"an original contribution to knowledge"
Now most types of research add something, it is implicit when you submit a paper for publication that it adds something. To look at that sentence in its parts, first original contribution does not mean Nobel Prize for Physics or enormous change to entire discipline. Some ikkle bits of research are capable of this, and some PhD thesis, notably Likert's 1930's one for psychological measurement have indeed been break-thorough. For most of us mere mortals though, our contribution is going to be much less significant, but hopefully it will be novel or original and it will add in some way. The three types of contributions which are usually of interest here are Methodological, Theoretical and Practice contributions.
A methodological contribution is where you have either added to the knowledge regarding a research method or you have tried something original with a research method or approach. Unless you are doing something truly different, usually methodological contributions aren't huge, but they may be present.
Theoretical contributions add something to the current knowledge. As some person once said to me, if you imagine the biggest book (100,000 pages+) possible which contains absolutely everything about your discipline, your paper, phd or work has added something to that book.. possibly though just a paragraph in page 57,723. BUT what a paragraph it is! You’ve added something! And, hey, it could be a footnote! Again though, the SO WHAT? question comes to mind though, you’re addition must survive that cocky chavver with an attitude problem.
Practice and Managerial Contributions (Or, what you hope they are)
These are usually difficult, as these are generally what you hope that you are going to add to practice or managerial know-how with the outcomes and findings of your student. Here the SO WHAT question becomes more of a SO WHO? As you’ll have to clearly identify the users of this type of information, and you’ll want some vague kind of credibility to this “who”. A vague hand-wavery of “managers” might not be enough here, and particularly a PhD student may want to be able to name people or parties who he/she has had discussions as “proof” of professional interest in a viva.
Usually the practice contributions are the implications of what you have found for practice, and you should have a good idea of how this practically relates.
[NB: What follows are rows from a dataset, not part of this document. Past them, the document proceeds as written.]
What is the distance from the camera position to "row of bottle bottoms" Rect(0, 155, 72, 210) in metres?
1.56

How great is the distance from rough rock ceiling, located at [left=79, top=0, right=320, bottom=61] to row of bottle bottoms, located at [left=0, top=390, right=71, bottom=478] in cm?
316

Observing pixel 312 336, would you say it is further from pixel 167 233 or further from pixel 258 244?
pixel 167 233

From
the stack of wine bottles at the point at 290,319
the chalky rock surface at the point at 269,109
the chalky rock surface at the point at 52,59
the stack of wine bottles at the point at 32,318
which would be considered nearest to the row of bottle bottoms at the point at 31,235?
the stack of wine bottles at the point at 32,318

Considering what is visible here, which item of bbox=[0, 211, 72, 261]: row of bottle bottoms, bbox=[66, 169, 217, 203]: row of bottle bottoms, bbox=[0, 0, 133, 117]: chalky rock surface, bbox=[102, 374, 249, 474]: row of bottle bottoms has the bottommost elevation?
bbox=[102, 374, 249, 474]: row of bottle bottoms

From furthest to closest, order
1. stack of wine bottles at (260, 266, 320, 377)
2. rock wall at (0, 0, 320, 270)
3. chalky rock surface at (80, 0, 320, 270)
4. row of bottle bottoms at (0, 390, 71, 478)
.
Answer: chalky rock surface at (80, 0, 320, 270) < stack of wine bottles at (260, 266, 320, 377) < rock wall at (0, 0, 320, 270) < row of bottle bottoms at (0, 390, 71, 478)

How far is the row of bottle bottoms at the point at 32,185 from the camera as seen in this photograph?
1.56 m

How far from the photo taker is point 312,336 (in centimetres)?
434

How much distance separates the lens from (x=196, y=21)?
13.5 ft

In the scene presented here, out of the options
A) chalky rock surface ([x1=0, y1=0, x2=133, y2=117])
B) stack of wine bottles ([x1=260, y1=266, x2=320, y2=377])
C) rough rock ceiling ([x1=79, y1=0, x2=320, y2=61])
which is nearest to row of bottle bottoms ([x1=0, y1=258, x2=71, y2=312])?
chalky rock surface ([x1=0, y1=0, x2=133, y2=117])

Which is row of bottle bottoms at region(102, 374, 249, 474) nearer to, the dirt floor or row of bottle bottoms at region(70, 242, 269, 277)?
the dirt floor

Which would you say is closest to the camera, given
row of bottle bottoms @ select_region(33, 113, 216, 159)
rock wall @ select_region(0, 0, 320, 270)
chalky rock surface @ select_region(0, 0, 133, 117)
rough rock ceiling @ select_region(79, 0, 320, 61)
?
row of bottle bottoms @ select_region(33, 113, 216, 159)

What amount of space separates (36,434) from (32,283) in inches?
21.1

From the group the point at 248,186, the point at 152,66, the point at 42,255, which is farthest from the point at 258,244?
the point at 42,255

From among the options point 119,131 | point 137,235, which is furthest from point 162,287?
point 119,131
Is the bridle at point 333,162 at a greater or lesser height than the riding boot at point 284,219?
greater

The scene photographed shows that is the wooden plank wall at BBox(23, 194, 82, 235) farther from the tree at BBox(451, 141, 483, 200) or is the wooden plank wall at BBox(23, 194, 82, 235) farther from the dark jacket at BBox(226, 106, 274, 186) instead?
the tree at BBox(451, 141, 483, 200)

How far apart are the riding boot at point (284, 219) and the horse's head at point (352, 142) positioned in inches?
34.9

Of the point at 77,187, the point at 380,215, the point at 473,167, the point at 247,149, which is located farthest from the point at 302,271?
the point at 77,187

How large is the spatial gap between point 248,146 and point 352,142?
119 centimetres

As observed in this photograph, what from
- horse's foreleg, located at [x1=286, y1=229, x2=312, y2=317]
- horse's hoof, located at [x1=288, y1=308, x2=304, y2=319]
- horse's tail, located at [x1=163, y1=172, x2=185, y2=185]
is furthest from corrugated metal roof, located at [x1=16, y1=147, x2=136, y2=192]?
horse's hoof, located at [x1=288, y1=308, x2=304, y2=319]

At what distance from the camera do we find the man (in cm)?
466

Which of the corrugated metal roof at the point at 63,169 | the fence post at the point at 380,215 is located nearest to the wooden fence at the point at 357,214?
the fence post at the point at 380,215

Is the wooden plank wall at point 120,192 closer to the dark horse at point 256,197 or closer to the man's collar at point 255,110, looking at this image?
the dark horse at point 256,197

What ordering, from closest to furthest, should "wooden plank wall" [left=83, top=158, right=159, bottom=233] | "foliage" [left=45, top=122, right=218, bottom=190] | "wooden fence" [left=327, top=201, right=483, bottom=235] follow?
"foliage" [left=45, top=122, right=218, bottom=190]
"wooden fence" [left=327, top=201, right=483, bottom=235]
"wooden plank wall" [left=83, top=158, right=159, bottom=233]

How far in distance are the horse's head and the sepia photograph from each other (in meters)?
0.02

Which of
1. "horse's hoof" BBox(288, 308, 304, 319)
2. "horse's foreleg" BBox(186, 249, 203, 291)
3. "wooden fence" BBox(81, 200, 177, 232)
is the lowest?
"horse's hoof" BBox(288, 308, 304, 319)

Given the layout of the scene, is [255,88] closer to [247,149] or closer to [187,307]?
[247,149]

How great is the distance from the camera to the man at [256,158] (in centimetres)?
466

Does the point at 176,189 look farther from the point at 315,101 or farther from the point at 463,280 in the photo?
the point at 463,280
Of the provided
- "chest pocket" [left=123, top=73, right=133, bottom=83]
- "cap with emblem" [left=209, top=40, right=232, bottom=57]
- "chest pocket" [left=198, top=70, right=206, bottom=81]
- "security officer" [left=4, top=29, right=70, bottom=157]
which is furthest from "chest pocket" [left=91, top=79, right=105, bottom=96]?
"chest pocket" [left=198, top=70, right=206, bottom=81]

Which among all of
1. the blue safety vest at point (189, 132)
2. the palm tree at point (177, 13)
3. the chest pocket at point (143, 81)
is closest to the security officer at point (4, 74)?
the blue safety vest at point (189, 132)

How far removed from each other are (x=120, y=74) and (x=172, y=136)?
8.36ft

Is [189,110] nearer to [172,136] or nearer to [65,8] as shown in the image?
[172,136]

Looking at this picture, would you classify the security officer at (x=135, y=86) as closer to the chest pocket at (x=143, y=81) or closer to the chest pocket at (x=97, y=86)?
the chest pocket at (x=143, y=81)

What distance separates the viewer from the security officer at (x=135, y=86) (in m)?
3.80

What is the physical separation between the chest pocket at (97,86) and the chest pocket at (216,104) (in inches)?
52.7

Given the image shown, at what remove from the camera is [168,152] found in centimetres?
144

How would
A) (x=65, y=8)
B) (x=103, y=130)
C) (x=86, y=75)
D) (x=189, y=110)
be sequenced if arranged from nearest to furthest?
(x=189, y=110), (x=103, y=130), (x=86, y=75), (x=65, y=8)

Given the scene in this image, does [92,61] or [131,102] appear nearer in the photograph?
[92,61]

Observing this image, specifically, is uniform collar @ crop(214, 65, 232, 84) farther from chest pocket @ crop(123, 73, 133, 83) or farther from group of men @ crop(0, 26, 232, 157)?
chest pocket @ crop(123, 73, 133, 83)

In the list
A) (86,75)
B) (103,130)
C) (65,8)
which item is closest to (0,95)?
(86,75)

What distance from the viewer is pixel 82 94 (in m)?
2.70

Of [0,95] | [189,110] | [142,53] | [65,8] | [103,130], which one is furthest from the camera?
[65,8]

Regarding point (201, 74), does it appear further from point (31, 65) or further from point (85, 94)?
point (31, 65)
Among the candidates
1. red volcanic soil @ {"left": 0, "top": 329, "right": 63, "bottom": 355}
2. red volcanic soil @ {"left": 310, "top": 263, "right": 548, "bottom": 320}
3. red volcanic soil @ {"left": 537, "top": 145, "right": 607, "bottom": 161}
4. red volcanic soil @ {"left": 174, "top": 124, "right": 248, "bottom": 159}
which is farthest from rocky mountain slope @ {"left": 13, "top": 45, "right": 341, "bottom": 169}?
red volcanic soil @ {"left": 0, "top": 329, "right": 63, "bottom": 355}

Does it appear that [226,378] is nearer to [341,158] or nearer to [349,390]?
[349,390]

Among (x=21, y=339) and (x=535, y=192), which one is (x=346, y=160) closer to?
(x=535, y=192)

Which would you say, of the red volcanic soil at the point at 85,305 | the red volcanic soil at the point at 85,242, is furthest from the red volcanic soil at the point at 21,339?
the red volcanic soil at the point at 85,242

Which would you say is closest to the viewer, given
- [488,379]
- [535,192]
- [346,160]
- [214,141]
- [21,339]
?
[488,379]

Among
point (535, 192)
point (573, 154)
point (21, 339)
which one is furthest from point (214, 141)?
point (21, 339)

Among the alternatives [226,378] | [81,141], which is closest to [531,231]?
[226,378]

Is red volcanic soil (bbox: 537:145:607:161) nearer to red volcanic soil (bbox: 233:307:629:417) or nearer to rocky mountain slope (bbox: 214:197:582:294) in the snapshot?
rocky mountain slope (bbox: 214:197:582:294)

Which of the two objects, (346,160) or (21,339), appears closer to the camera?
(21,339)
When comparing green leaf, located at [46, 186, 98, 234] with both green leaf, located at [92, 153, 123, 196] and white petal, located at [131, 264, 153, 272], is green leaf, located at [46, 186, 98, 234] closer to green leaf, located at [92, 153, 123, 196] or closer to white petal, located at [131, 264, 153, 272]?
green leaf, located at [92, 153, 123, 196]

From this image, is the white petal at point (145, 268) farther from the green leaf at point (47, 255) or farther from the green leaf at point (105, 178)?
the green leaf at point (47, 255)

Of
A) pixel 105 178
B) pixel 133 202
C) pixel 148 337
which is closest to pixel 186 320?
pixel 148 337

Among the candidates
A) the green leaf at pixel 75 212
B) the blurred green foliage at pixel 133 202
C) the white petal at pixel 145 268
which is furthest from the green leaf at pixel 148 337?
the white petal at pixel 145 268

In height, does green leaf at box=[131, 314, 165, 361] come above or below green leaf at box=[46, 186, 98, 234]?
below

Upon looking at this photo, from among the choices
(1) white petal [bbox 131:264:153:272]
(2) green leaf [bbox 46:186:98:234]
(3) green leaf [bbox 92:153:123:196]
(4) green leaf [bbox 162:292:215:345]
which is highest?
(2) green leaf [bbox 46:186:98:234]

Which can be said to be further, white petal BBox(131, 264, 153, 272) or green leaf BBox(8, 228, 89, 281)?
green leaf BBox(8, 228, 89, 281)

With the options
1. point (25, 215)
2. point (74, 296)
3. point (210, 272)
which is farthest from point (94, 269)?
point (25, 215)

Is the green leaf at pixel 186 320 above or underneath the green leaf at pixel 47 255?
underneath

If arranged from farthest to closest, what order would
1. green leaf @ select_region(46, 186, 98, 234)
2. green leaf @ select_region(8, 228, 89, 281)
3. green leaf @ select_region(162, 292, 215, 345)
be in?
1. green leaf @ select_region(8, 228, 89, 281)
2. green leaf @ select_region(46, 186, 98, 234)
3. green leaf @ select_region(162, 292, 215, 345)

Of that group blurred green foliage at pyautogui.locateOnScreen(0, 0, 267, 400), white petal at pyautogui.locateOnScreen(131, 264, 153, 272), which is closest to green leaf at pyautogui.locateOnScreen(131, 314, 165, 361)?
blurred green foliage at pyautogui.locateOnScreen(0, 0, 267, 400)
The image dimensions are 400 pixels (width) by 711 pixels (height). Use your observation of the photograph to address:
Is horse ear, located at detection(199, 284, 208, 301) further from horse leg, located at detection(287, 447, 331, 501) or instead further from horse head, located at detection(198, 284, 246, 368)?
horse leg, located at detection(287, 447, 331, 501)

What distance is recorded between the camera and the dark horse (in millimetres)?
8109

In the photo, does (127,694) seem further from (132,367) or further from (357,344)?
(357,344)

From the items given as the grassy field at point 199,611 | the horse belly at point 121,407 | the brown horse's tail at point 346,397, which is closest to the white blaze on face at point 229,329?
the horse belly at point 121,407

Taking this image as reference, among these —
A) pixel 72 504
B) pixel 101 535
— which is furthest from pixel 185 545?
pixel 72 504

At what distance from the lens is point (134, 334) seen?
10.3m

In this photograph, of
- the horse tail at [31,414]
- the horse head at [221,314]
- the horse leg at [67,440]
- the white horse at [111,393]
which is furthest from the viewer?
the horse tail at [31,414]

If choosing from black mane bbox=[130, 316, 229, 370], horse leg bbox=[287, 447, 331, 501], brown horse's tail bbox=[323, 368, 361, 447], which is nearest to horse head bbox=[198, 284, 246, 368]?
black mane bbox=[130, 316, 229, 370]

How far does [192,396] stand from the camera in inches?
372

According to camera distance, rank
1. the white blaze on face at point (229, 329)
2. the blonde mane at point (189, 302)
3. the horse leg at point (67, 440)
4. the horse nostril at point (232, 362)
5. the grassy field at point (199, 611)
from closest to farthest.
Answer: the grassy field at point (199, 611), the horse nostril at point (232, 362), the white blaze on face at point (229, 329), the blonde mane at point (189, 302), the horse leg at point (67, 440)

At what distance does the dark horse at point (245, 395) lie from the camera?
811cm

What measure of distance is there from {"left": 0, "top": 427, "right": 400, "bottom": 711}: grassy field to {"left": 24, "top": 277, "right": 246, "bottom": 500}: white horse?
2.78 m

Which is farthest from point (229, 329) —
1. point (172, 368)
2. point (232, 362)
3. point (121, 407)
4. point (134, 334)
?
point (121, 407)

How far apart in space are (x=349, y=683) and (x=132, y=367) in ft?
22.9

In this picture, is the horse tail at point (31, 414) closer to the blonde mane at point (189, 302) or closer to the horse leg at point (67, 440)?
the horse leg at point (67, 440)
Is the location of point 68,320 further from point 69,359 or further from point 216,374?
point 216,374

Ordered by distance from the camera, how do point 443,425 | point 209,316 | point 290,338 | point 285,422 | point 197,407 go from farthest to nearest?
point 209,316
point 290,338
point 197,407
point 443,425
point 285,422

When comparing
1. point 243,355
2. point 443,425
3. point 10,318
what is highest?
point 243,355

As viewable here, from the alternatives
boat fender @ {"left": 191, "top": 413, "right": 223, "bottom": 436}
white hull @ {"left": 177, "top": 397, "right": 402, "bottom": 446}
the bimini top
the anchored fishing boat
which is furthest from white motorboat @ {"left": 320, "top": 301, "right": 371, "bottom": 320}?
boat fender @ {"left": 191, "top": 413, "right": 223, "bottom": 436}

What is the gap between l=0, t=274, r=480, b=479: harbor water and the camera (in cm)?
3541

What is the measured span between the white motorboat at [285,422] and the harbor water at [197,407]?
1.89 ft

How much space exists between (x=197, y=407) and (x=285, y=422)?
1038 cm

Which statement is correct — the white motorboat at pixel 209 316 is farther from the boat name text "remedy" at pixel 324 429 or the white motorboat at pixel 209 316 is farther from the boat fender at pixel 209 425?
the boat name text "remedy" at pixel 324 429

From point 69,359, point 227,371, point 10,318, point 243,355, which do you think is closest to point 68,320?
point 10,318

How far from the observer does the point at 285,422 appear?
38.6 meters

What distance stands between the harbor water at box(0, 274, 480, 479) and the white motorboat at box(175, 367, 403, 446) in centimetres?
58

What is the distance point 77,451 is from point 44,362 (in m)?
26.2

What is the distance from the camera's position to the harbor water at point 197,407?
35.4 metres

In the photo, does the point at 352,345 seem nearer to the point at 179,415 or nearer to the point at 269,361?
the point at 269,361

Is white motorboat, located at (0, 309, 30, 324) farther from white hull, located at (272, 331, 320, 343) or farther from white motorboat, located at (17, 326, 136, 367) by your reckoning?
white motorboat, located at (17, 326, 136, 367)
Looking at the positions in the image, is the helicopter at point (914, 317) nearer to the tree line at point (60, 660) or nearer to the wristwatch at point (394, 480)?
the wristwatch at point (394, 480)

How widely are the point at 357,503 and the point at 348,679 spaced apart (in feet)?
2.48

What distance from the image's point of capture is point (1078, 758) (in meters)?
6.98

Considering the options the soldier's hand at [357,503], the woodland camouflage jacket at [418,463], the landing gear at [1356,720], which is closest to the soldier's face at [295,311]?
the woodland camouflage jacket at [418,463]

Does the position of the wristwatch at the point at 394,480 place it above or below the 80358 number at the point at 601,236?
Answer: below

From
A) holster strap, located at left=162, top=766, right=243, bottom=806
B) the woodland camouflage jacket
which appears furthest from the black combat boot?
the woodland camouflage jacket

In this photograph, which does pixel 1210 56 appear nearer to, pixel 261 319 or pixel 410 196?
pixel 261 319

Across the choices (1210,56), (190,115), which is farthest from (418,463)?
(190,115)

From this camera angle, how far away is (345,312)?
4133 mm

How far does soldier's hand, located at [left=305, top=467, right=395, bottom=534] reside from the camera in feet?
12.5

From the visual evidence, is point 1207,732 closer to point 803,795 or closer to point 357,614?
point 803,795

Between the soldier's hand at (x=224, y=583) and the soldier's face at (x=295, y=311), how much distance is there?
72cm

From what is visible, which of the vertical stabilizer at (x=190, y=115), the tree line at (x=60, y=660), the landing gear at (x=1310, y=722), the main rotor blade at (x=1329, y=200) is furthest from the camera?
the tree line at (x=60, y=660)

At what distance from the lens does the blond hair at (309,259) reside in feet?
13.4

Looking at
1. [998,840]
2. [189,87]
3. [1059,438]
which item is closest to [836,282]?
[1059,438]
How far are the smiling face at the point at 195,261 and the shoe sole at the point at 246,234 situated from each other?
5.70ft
Basically turning conceptual conclusions into what they mean for practice. Research papers or theses which have very business focused research questions can expect this to be the main crux of where their contribution is assessed.
SO WHAT for MMO Research?
Well so far in MMO research perhaps the biggest so what has been from the business community at large. As I alluded to in my “Why Study Virtual Worlds?” post there are those in the video game business community in general who currently cannot see much of an answer to “SO WHAT?”. That isn’t particularly an issue for those papers, thesis or research pieces who have non-applied research questions. Indeed I’ve read over the years some great sociological and educational research pieces of work which have no business application whatsoever (or, at the very least, no immediately viable one). That’s great, if your research question is orientated in that direction.
For other papers and other thesis though, particularly pieces which sometimes “claim” that they are focused on helping or engaging with business, sometimes that “claim” is both tenuous and vague. A vague, “this will help managers… well.. if they read this” is never going to rank well against “I have contacted managers in the business field and they have expressed an interest in looking over the findings of my research once it is published”.
Methodological and theoretical contributions have a different objective ranking, but unfortunately one which will only be clear in hindsight; how often will they be cited by fellow academics. It’s a horrible system and thing to say, but if your wonderful research paper or article is never cited by another person, probably it added very little to the field.